In his decision, Betters agreed that the properties had been improperly assessed and suggested, based on expert testimony, that a fair assessment would be about $8,000 per property.
The township prevailed on another aspect of the case, with the judge ruling that the drainage project could be considered part of the street repairs. The homeowners had said the drainage work should be considered separately.
In his decision, the judge noted that all 29 properties in the subdivision are served by storm sewers that drain into the two ravines and that the ravine erosion was rightfully part of the street rebuild.
Dam restoration moving forward
The restoration project for the damaged Willow River Dam in Pine County will move forward without an environmental-impact statement after the Minnesota Department of Natural Resources determined the project’s environmental effects either will be minimal or can be managed through “ongoing regulatory authority.”

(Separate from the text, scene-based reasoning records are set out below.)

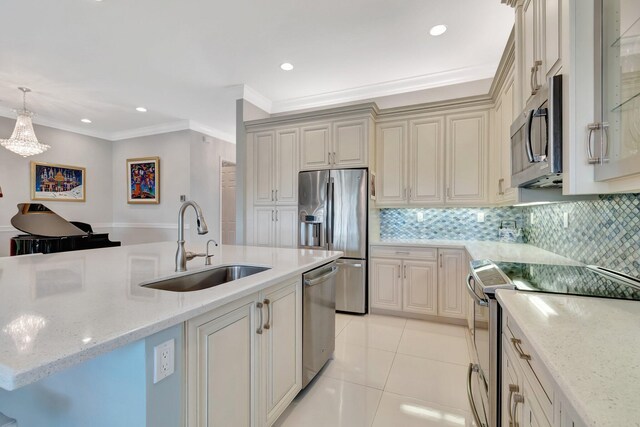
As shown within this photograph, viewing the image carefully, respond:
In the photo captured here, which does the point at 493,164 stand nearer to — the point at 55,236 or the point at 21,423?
the point at 21,423

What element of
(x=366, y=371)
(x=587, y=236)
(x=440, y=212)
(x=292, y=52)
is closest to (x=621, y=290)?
(x=587, y=236)

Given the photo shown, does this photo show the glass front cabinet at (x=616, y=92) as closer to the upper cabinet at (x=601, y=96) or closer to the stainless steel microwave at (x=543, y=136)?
the upper cabinet at (x=601, y=96)

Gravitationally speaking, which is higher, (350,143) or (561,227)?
(350,143)

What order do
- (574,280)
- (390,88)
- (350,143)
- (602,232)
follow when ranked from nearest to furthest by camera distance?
(574,280) < (602,232) < (350,143) < (390,88)

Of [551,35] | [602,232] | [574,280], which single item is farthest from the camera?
[602,232]

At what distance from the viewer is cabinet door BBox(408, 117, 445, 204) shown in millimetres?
3371

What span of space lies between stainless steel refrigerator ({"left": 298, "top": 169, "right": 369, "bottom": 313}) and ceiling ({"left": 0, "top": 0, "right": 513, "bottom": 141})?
1300 mm

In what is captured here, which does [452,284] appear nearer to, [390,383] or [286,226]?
[390,383]

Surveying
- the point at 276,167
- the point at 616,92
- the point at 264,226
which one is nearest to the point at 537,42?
the point at 616,92

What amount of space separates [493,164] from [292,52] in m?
2.48

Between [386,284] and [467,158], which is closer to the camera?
[467,158]

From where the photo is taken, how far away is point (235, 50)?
119 inches

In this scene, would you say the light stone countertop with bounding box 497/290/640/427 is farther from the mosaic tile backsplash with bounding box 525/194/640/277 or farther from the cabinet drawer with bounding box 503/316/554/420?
the mosaic tile backsplash with bounding box 525/194/640/277

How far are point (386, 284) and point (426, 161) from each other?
5.08ft
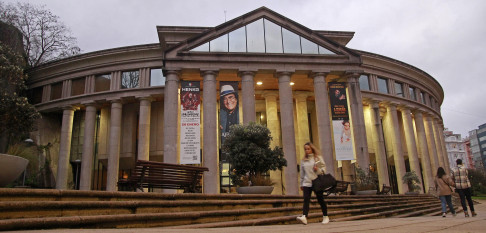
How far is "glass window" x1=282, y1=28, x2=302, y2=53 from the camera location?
2625 centimetres

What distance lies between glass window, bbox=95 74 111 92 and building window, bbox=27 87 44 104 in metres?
6.69

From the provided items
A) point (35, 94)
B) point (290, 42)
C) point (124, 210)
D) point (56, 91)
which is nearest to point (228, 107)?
point (290, 42)

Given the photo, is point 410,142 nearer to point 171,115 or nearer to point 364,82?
point 364,82

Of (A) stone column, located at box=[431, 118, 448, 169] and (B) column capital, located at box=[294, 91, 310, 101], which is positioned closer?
(B) column capital, located at box=[294, 91, 310, 101]

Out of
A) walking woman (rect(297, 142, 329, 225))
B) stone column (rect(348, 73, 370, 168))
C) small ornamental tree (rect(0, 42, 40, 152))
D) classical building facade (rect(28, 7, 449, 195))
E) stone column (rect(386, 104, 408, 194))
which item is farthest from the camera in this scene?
stone column (rect(386, 104, 408, 194))

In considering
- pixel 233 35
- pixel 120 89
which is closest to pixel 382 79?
pixel 233 35

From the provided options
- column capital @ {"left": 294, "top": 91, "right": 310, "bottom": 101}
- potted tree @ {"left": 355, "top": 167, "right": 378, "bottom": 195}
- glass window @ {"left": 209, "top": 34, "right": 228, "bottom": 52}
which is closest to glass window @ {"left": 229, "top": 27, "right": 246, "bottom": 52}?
glass window @ {"left": 209, "top": 34, "right": 228, "bottom": 52}

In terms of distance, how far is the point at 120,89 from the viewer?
1222 inches

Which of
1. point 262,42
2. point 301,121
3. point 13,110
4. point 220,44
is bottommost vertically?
point 13,110

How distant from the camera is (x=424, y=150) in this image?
36906mm

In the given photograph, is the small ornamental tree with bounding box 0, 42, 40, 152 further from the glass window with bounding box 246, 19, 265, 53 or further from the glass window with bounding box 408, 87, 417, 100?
the glass window with bounding box 408, 87, 417, 100

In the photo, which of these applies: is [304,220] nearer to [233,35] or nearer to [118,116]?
[233,35]

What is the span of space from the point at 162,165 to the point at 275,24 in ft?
57.9

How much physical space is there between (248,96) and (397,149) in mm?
17588
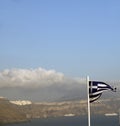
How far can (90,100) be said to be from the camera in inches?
951

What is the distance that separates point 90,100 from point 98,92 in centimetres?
66

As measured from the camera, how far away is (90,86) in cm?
2392

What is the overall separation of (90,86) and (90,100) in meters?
0.83

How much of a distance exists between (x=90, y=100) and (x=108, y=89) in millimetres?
1304

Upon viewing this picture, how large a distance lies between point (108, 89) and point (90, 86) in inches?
51.4

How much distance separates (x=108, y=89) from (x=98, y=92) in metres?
0.69

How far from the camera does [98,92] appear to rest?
24312 millimetres
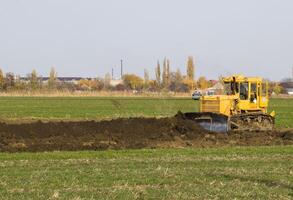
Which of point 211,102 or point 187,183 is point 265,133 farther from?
point 187,183

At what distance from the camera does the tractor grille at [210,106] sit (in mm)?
30141

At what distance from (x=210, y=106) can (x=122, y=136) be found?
6.95 metres

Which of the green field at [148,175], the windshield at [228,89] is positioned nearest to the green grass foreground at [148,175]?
the green field at [148,175]

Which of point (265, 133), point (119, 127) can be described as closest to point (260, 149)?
point (265, 133)

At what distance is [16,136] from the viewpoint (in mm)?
24984

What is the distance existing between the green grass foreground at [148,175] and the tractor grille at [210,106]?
10831mm

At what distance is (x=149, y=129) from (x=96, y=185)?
1522 centimetres

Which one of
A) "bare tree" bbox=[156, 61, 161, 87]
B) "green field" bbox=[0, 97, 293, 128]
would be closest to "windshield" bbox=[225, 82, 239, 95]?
"green field" bbox=[0, 97, 293, 128]

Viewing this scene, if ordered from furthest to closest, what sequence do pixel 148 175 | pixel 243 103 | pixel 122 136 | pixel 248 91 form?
pixel 248 91, pixel 243 103, pixel 122 136, pixel 148 175

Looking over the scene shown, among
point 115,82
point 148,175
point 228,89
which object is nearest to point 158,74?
point 115,82

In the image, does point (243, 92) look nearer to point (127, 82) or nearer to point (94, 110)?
point (94, 110)

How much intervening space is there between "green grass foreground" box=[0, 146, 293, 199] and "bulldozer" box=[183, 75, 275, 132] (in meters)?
10.6

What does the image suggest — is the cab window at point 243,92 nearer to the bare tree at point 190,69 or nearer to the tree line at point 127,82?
the tree line at point 127,82

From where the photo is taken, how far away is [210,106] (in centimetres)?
3059
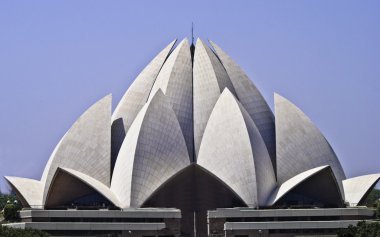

The dam was built in the 1940s and was breached when a large flood ran over its top in July 2016.
Since then, the dam has been unable to hold lake levels at the former elevation.
The proposed fix is a rock rapids dam that will help provide for fish passage. The DNR plans to fill in the eroded channel and build a series of “rock arch weirs” downstream of the existing dam, which will eliminate safety issues from the previous dam.
The DNR had previously completed an environmental assessment worksheet on the project, which helped determine an environmental-impact statement is not warranted.
Per the rules of the Minnesota Environmental Quality Board, this marks the end of the state environmental review process, and the project may now proceed. It still needs other approvals and required permits.